Stanley Kubrick’s classic apocalypso is one of the best movies ever made, following an intentionally constructed third world war and the men on both sides of trying to stop it. This is the sort of movie that’s delicious however you cut it and it’s Jones’ FIRST.ONSCREEN.ROLE. The core of the movie is Peter Sellers’ best, multiple, roles, Slim Pickens as TJ ‘King’ Kong and Sterling Hayden as Brigadier Jack D. Ripper, paranoid base commander and the architect of the third world war. But as the splendidly named Lt. Luther Zogg, Jones has a small but vital role as the bombardier aboard Kong’s plane. He’s playing it very, very straight in  a movie where no one else is and helps ground the human based, terrifying mistake at the heart of the movie.

Field of Dreams

Based on Shoeless Joe by W.P. Kinsella, Field of Dreams is extraordinary and plays a lot like an American riff on the ideas at the heart of Powell and Pressburger’s extraordinary A Matter of Life and Death. Following an Iowa farmer, Ray (Kevin Costner Costner) and his wife Annie (Amy Madigan) as they’re compelled to make a baseball field in their corn crop, it unfolds with the careful, gentle logic of a lucid dream. The movie is remembered for the central turns by Kevin Costner, Amy Madigan and Ray Liotta as ’20s baseball star Shoeless Joe Jackson. But dig deeper and you find more treasures at its core. A stunning performance from Burt Lancaster and Frank Whaley in the same role is a highlight but the heart of the movie is Jones as Terence Mann, an activist writer and lover of baseball who slowly but surely is won over by the mystical power of the field, the game and what’s unfolding on the field. I defy you to get to the end of this without crying your eyes out and Jones’ final scene, and the way it marries the exhausted idealism of Mann’s activism with the love of the game is a big reason why.

The Ambulance

Josh Baker (Eric Roberts) is a comic artist who helps a young woman named Cheryl (Janine Turner) when she collapses. But Cheryl never arrives at the hospital and the ambulance that picked her up isn’t on any records…

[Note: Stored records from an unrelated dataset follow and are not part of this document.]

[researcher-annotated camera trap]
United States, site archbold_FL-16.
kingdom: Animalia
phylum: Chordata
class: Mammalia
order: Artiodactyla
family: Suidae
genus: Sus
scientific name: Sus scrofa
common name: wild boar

A horror comedy from legendary B-movie monarch Larry Cohen, this has a ton of fun people in it. Josh works at Marvel, there’s a Stan Lee cameo and the main cast includes a future incarnation of the Master, one of the leads of classic cult series Northern Exposure and, of course, James Earl Jones. Jones has enormous fun as the cop, tremendously reluctantly getting caught up in the case and the movie is just immense, nasty fun. Larry Cohen, who wrote and directed this, is one of the all-time greats and if you’ve not seen them, then watch very nearly anything he wrote with this as a killer double bill. Or, triple bill this, Phonebooth and a very new Jason Statham and Chris Evans in Cellular.

The Hunt for Red October, Patriot Games & Clear and Present Danger

Jones was an anchor for the first, and arguably most successful, version of the Jack Ryan franchise. As Admiral James Greer, Jones is the avuncular anchor to Jack Ryan’s descent (or is that ascent?) into the moral fog of counter-terrorism. Greer’s a great role played by an all-time great. Earnest, playful and ruthlessly efficient when he needs to be. Of the three, Red October is by far the strongest but Jones’ work is excellent throughout.